Bordeaux-Bègles a livré une performance dévastatrice pour écraser le Leinster et défendre avec succès sa couronne de la Champions Cup au San Mamés de Bilbao samedi. Le club français a fait des ravages pour devenir seulement le troisième club de l'ère professionnelle à remporter des titres européens consécutifs, soulignant son statut de force majeure du continent.
Le Leinster est arrivé dans le nord de l'Espagne avec l'objectif de mettre fin à une douloureuse série de quatre défaites en finale depuis 2019, mais au lieu de cela, il a été impitoyablement démantelé par un Bordeaux qui a désormais établi une dynastie. La province irlandaise n'a tout simplement pas eu de réponse à la vitesse, la puissance et la précision des tenants du titre, le tableau d'affichage reflétant un fossé entre les équipes ce jour-là.
Dès le coup d'envoi, Bordeaux a pris le contrôle avec une vitesse de ligne agressive en défense et une exécution clinique en attaque. Leur célèbre paire de demi de mêlée et d'ouverture a dicté le territoire, tandis qu'un pack dominant a jeté les bases d'une succession de points qui a laissé le Leinster sous le choc. À la mi-temps, le match était effectivement terminé, Bordeaux détenant une avance insurmontable.
L'équipe de l'entraîneur principal Yannick Bru a affiché toutes les caractéristiques d'une équipe championne : impitoyable lorsque les occasions se présentaient, implacable dans sa physicalité et calme sous les rares éclats de défi du Leinster. La vague bleue de supporters à l'intérieur du stade de football reconverti a rugi de plaisir alors que vague après vague d'attaques déferlait sur la ligne d'en-but.
Pour le Leinster, cette défaite déclenchera une nouvelle phase d'introspection. Une cinquième défaite consécutive en finale soulève des questions inconfortables sur la capacité de l'équipe à performer sur la plus grande scène. Malgré sa domination du rugby domestique et une équipe remplie d'internationaux irlandais, elle a constamment flanché lorsque le trophée était à portée de main. Le fardeau psychologique semble désormais plus lourd que jamais.

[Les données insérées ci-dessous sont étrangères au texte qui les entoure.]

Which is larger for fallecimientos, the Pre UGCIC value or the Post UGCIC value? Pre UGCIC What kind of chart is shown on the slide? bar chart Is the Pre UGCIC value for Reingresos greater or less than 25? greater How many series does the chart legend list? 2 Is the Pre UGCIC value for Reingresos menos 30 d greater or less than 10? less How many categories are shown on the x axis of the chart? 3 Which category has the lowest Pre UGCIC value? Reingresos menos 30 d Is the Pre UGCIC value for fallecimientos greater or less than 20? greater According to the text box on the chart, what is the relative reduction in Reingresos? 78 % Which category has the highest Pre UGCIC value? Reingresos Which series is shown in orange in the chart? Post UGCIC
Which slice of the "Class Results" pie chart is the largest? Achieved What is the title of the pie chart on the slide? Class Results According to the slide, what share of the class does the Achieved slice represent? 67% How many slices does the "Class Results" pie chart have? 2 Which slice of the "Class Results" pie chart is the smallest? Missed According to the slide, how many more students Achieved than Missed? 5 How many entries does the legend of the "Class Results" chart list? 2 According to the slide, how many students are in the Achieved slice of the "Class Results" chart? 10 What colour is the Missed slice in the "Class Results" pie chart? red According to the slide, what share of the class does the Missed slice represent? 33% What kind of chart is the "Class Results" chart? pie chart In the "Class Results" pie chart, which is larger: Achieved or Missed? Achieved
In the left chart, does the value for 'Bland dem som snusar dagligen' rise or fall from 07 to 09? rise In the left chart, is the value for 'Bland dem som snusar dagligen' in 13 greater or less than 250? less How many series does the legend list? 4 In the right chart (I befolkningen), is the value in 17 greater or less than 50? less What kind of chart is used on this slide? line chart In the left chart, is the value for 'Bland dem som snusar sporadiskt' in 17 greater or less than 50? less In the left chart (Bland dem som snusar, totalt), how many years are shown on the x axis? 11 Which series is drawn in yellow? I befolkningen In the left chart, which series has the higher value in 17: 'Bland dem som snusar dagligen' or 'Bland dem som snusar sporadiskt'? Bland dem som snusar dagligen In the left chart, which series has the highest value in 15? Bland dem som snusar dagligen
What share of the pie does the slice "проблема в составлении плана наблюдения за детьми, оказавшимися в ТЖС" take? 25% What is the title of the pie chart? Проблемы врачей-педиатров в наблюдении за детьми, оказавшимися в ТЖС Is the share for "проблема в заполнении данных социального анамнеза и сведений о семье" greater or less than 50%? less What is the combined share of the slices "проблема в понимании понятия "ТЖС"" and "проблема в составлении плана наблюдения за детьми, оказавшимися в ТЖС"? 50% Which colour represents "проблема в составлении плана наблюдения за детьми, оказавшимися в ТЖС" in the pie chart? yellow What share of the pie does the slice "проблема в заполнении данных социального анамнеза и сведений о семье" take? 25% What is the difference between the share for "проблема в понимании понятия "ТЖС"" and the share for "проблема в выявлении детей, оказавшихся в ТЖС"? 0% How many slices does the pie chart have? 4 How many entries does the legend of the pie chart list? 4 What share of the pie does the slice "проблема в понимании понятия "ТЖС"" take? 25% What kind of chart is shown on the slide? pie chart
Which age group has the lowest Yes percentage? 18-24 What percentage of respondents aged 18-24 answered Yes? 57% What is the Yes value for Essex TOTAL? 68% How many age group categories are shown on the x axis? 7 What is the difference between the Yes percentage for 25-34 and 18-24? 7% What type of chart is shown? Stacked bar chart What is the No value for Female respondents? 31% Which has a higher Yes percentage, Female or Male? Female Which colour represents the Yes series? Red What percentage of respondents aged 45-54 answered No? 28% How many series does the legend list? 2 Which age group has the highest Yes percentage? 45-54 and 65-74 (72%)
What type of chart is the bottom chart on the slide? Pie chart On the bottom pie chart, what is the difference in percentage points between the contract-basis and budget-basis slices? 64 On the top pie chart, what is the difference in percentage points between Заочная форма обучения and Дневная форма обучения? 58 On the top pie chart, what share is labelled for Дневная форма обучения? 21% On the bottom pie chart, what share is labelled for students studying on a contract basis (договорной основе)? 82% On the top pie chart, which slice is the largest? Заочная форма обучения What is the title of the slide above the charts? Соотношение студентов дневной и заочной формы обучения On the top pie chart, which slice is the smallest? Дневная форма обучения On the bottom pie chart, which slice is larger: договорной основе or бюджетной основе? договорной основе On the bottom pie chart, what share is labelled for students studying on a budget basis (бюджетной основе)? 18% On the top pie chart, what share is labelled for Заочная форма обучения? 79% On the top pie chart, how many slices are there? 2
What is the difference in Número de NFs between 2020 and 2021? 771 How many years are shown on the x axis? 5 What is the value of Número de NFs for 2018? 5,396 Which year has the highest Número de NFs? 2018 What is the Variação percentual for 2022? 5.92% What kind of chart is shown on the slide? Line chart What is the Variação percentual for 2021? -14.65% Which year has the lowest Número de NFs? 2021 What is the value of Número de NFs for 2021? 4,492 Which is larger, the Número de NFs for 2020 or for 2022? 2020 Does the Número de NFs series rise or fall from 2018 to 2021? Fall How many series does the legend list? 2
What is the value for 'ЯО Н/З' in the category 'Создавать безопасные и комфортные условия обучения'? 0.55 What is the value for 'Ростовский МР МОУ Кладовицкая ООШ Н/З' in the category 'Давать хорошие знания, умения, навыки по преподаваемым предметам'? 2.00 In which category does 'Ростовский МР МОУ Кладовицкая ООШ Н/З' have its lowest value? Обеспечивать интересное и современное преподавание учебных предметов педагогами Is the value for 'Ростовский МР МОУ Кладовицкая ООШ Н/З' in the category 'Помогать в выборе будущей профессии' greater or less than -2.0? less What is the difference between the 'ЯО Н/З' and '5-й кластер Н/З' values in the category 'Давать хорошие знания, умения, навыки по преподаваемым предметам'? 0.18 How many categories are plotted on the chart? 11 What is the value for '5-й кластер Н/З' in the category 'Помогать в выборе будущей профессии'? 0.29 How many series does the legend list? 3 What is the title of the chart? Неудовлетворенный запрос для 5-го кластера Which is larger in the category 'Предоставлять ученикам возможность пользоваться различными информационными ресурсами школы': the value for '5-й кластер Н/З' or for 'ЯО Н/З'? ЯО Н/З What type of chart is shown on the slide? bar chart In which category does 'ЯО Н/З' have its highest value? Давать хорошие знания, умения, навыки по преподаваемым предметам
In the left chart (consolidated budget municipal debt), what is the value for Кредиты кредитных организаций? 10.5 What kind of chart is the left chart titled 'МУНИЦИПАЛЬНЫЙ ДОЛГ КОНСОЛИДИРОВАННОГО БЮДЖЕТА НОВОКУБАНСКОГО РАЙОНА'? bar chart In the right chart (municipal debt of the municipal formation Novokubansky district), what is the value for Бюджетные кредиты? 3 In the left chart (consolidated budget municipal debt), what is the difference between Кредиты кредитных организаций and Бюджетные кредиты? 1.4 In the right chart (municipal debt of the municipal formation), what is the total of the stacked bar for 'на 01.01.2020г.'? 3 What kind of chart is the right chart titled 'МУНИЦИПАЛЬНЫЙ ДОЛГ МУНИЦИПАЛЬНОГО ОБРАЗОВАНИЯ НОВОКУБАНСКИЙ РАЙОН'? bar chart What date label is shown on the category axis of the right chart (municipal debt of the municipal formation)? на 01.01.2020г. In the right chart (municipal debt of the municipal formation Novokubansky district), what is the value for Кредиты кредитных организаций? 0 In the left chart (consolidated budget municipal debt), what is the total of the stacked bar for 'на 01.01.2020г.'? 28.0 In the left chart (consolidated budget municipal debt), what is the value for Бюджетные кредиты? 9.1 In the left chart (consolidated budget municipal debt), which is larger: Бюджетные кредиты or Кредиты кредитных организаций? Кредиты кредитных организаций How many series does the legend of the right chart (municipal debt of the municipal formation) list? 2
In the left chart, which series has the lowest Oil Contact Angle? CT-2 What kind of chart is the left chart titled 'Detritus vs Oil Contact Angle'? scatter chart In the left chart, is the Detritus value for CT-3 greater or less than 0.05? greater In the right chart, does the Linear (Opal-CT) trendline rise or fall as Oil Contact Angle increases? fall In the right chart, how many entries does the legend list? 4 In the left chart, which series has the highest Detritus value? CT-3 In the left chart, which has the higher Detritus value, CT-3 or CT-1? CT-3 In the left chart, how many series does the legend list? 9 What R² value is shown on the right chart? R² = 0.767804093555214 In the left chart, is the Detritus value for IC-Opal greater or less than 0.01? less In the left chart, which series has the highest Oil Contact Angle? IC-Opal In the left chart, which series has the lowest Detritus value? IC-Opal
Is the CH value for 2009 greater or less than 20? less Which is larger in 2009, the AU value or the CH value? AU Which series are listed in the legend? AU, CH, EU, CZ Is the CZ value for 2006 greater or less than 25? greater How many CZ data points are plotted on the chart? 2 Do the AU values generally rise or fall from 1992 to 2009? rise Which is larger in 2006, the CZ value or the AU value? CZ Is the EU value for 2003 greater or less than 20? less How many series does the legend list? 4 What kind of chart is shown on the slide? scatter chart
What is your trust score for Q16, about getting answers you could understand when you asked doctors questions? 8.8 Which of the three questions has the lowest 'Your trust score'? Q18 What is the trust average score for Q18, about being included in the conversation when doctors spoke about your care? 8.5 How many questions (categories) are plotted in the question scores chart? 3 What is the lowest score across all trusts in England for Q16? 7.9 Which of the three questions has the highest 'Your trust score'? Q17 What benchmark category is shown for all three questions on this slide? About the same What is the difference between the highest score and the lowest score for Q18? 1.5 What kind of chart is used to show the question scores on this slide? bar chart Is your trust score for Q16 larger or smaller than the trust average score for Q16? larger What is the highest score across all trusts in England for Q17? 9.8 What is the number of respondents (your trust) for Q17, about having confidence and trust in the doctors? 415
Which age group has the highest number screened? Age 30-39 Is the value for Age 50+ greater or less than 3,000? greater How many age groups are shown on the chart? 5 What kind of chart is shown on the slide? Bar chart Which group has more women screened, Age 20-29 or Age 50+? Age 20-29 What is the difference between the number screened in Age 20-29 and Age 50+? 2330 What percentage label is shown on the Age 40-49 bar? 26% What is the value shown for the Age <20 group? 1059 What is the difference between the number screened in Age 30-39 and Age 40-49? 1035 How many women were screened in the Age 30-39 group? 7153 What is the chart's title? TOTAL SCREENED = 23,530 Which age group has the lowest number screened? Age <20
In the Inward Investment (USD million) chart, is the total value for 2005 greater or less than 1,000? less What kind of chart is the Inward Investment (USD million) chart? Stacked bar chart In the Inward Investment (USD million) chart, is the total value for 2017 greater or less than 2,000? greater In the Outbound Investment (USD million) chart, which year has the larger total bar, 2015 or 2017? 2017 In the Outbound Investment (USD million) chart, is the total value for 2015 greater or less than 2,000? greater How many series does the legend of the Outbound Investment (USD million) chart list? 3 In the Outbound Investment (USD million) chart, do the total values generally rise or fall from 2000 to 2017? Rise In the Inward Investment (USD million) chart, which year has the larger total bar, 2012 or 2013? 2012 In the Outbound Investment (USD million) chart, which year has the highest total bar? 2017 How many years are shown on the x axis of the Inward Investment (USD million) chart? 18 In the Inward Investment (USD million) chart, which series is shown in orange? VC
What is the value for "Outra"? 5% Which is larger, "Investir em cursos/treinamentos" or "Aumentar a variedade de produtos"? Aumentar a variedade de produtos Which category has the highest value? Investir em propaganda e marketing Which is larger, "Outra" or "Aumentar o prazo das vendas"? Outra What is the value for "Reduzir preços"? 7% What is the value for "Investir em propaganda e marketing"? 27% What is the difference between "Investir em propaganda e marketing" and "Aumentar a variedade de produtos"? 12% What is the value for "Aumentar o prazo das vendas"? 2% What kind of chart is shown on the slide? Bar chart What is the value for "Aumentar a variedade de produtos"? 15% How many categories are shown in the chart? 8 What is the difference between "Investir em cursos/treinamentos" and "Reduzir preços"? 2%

Le triomphe de Bordeaux, quant à lui, consolide sa place parmi les grands clubs européens. Après avoir battu les mêmes adversaires en finale l'année dernière, cette victoire répétée et éclatante suggère un transfert de pouvoir vers le Top 14, dont la puissance financière et la profondeur sont de plus en plus parlantes. Les Béglais sont devenus la référence, alliant le flair français à un pack d'avants féroce.
Le match a également été remarquable pour l'atmosphère électrique générée par la foule de plus de 50 000 personnes à Bilbao, un lieu qui avait précédemment accueilli la finale de 2018 lorsque le Leinster avait soulevé le trophée pour la dernière fois. Cette fois-ci, cependant, ce fut une maison de douleur pour les Irlandais, alors que Bordeaux a transformé l'occasion en une démonstration à sens unique.
Dans l'après-match, le capitaine du Leinster a reconnu le fossé de classe, admettant que son équipe était inférieure dans tous les domaines. Le défi pour les hommes de Leo Cullen est désormais de reconstruire et de trouver l'ingrédient manquant qui peut convertir la domination nationale en gloire européenne.
Pour Bordeaux, les célébrations seront longues et bruyantes. L'ascension du club sous la présidence de Laurent Marti a été fulgurante, et avec un noyau jeune lié par des contrats à long terme, cela pourrait être le début d'un règne prolongé. L'Europe est prévenue : Bordeaux n'est pas seulement champion, mais une équipe pour les âges.
Basé sur les reportages de Sky Sports.